Because of this, Hawai‘i is one of the hardest hit states economically by the coronavirus, but it has also proven one of the most effective against the spread of the virus and the resulting death toll.

On Friday, the state Department of Business, Economic Development and Tourism released its second-quarter 2020 Statistical and Economic Report. The department projects Hawai‘i’s economic growth will fall by 12.1% in 2020 due to the COVID-19 pandemic.

Initial unemployment claims started to surge during the week of March 16, and totaled 232,893, as of the end of May 16, 2020 — an increase of 2,081% from the same period a year earlier.


After declining 53.7% in March, the number of visitor arrivals was only 3,565 in the full month of April, while the average daily visitor arrivals in 2019 was 28,562. During the first 21 days of May, visitor arrivals to the state totaled 5,397. The daily visitor count (257 per day) now is more than double the April daily count (120 per day).
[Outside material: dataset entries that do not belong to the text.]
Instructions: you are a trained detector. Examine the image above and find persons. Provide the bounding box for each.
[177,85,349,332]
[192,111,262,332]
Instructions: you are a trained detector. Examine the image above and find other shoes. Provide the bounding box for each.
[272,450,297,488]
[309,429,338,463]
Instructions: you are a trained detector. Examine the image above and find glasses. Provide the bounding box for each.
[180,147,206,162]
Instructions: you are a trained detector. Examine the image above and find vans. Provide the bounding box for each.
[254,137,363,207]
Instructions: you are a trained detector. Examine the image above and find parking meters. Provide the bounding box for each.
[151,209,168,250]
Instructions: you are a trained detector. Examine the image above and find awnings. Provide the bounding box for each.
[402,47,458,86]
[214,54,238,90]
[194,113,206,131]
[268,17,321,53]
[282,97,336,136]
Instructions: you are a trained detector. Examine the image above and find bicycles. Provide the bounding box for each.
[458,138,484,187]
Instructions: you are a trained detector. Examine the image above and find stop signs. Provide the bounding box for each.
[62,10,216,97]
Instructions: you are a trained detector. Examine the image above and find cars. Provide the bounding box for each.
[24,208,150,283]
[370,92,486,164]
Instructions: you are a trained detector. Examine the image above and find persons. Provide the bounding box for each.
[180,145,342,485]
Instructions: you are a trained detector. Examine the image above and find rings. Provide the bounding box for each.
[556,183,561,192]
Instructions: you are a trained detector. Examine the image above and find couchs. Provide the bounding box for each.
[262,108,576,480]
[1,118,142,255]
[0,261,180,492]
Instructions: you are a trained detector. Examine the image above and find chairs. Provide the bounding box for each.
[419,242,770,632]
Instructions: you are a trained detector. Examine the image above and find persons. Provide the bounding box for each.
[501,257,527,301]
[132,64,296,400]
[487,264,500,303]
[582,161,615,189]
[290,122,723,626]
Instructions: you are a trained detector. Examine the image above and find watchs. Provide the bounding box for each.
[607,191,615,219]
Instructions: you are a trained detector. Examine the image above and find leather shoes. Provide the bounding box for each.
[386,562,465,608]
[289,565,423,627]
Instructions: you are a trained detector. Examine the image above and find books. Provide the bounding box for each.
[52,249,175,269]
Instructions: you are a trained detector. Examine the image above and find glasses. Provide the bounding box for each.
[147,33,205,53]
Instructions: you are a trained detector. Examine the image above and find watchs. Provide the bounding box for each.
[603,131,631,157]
Arrival numbers for Sunday, May 24, 2020. PC: HTA

Most Hawai‘i businesses surveyed had applied for some type of federal financial assistance, but half of businesses had not received assistance when they were surveyed. The first week of the survey corresponded with the opening of the second wave of federal funding for the Paycheck Protection Program (PPP) and the Economic Injury Disaster Loans (EIDL). Businesses that did not get their applications submitted in time for the first round of funding were eligible to have their applications reviewed during the second round, which is still ongoing.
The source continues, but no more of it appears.